El señor Mario Delgado y la señora Citlalli Hernández han asumido la responsabilidad de esa campaña: crear mala fama, marcar a las personas, manchar su honra. Se trata no de argumentar ni defender posturas sino de estigmatizar estampando rostros y nombres con una infamia: “traidor a la patria”. La práctica es propia de gobiernos autoritarios, despóticos, acaso fascistas. No puedo sino responder a ella al menos en tres planos.
El primero es que mis perseguidores deben estar conscientes de que me están acusando de un delito, tipificado desde la Constitución, bien encuadrado en el Código Penal Federal y, por tanto, objeto de consecuencias jurídicas severas. Los infamantes –Delgado y Hernández– deberán entonces demostrar que estoy al servicio de gobierno o persona extranjera y que mi objetivo es debilitar la integridad de la nación. Como eso es indemostrable –porque es una mentira–, a mi y a los demás legisladores nos están causando un perjuicio directo –daño moral–, delito que castigan nuestras normas administrativas.
Segundo. Sabemos muy bien de la tendencia del presidente López Obrador a parapetarse en un pedestal de superioridad personal, histórica o moral. Ahora esa misma actitud teatral es imitada por sus partidarios y militantes, quienes se sienten autorizados –quien sabe por qué méritos– para “boletinar” y señalar a los demás –a nosotros los legisladores de oposición–con los adjetivos y los estigmas que promueve el presidente. Hay en ello ecos tropicalizados de aquello que Raul Hilberg denunció: “Decía Hermann Göring ‘¿Quien es judío? Yo decido quien es judío. ¿Quién ama la patria? Yo decido quien ama la patria.” (La destrucción de los judíos europeos, Akal).

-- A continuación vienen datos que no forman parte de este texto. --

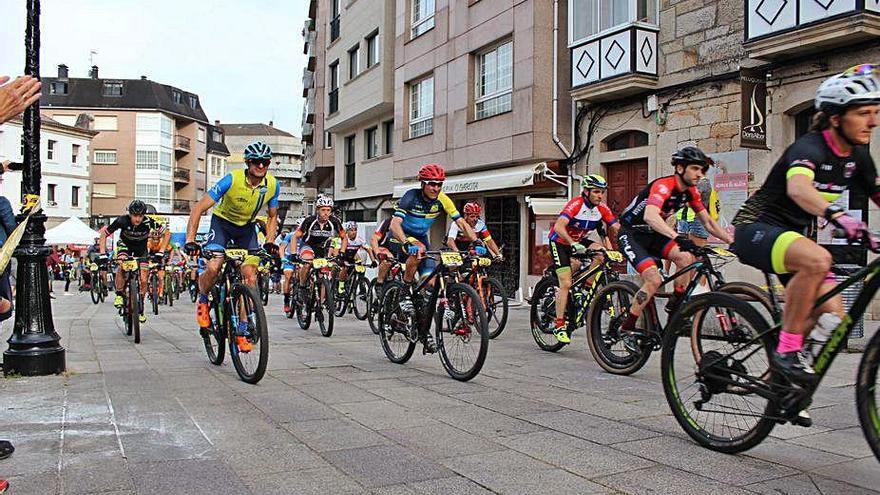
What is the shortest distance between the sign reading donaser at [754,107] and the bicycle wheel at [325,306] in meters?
7.27

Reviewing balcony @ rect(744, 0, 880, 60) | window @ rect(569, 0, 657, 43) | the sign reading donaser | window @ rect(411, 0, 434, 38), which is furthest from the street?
window @ rect(411, 0, 434, 38)

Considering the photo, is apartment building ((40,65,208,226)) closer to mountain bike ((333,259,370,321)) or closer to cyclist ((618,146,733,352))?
mountain bike ((333,259,370,321))

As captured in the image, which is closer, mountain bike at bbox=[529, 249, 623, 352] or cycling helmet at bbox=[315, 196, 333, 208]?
mountain bike at bbox=[529, 249, 623, 352]

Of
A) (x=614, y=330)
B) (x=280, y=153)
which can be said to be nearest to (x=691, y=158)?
(x=614, y=330)

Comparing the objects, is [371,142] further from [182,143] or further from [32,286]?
[182,143]

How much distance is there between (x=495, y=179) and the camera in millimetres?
19875

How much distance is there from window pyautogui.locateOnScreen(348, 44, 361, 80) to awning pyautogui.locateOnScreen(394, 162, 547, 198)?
1046 centimetres

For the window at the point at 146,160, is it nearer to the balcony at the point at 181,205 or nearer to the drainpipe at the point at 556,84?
the balcony at the point at 181,205

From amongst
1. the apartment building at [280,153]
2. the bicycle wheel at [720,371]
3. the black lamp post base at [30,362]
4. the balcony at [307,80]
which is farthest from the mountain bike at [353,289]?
the apartment building at [280,153]

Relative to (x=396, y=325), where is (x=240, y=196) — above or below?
above

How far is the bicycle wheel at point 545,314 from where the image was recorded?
8688 millimetres

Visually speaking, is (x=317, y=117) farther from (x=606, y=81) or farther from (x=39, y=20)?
(x=39, y=20)

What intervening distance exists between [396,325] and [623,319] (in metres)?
2.20

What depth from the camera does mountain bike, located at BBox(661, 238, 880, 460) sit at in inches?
138
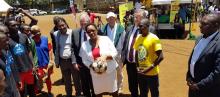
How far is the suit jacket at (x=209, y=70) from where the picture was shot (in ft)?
15.3

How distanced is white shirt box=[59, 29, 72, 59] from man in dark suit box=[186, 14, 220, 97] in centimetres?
341

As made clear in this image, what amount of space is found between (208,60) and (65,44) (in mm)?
3749

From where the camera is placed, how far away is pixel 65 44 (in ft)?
25.8

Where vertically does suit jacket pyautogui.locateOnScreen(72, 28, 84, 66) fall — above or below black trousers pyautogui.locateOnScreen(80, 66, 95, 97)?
above

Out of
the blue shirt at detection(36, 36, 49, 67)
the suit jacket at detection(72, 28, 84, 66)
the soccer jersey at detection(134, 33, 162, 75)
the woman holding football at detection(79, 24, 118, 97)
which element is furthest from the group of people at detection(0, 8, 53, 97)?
the soccer jersey at detection(134, 33, 162, 75)

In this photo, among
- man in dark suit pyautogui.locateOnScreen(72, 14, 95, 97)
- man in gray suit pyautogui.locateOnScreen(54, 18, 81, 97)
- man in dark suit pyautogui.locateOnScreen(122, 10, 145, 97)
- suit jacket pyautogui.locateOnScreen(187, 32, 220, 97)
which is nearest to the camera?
suit jacket pyautogui.locateOnScreen(187, 32, 220, 97)

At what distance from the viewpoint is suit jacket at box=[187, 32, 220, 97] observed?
184 inches

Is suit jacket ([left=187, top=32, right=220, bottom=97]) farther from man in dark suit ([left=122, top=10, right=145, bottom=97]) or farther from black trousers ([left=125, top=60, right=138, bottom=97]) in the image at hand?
black trousers ([left=125, top=60, right=138, bottom=97])

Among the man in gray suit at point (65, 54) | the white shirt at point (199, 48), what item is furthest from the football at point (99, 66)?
the man in gray suit at point (65, 54)

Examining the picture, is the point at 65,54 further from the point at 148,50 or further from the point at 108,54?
the point at 148,50

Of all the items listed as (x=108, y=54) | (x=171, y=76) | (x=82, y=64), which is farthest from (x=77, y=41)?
(x=171, y=76)

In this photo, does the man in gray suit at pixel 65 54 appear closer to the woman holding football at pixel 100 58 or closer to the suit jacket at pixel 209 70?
the woman holding football at pixel 100 58

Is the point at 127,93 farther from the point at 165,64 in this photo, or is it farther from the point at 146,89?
the point at 165,64

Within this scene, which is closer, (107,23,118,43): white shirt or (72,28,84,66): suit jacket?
(72,28,84,66): suit jacket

En realidad, estamos ante un montaje que lleva el odio más y más lejos. Ni son dueños de tal superioridad (la corrupción que ronda al gobierno es más y más evidente), ni encarnan a la nación, ni las leyes les permiten difamar a las personas y menos organizar una campaña masiva de calumnias. Delgado y Hernández son responsables de lo que suceda al conjunto de legisladores agredidos por su maniobra.
Tercero. La catarata de injurias cumple una función política: eludir la argumentación sustantiva. La reforma eléctrica que derrotamos constituía un retroceso en todos los aspectos porque incrementaría los costos y las tarifas a los consumidores, porque privilegiaba las energías fósiles por sobre las energías limpias y porque destruía las instituciones autónomas de regulación de la energía para un servicio de electricidad abierto y transparente. De esto, de lo fundamental, no hay una sola palabra en la propaganda gubernamental y por eso, a paso veloz, imprimen ahora miles de carteles denigratorios. Una maniobra para ocultar su orfandad intelectual.
El vacío de razones y de argumentos llegó a un límite en San Lázaro el pasado domingo y el único recurso de la fracción morenista fue ponernos una marca, lanzar una infamia sistemática: la acusación a 223 diputados y diputadas de las más diversas procedencias, convicciones, visiones e intereses.
Es importante que la opinión pública sea consciente del ardid. Es importante para la afirmación de nuestra democracia; lo es también para la salud de nuestro debate político y para poner fin a esa alucinación. Porque ellos no encarnan a la historia, y la patria no es –ni de chiste– el presidente López Obrador.